__Task to complete__. Copy the dart frog tank thread word for word, from "## Happy Frog" up to and including "have in there.".
### Selected text
# Frogs & Toads > Dart Frogs (Dendrobatidae) > Gallery for Dart Frogs >  Newest Dart Frog Habitat

## tonyball

Hi everyone just wanted to show my newly built 20 gallon vertical dart frog tank I just completed today, obviously it will take a while for everything to grow in but should look pretty nice when it does

----------


## maxQ

Looks great, nice job ! What kind of Darts you putting in there?

----------


## tonyball

> Looks great, nice job ! What kind of Darts you putting in there?


   I have several species of sub adults and just trying to wait and see which ones I want to pair off first, but I have Blue Azureus, Citronella's, Patricia's and Cobalt's also Powder Blues that are ready.

----------


## jz24

Hi tonyball,

This is a nice viv.  That bromeliad is beautiful.  Best of luck with your frogs.  They will love it in there. Thanks for the lovely photo.

Judy

----------


## tonyball

> Hi tonyball,
> 
> This is a nice viv.  That bromeliad is beautiful.  Best of luck with your frogs.  They will love it in there. Thanks for the lovely photo.
> 
> Judy


Thanks!

----------


## Happy Frog

I like the brom.  What type of door set-up did you use?  Any of those species you mentioned will contrast nicely with the greens and browns you already have in there.

----------
######
### Supplied entries
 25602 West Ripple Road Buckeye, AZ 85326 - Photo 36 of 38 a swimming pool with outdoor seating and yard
######
### Supplied entries
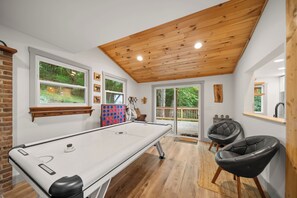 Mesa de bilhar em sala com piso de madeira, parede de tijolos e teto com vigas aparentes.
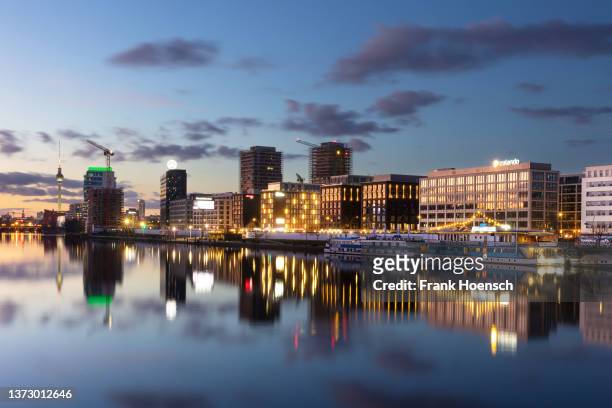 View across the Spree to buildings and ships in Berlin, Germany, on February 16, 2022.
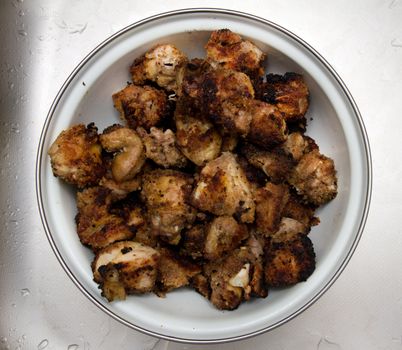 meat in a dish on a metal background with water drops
######
__Answer box__.
## Happy Frog

I like the brom.  What type of door set-up did you use?  Any of those species you mentioned will contrast nicely with the greens and browns you already have in there.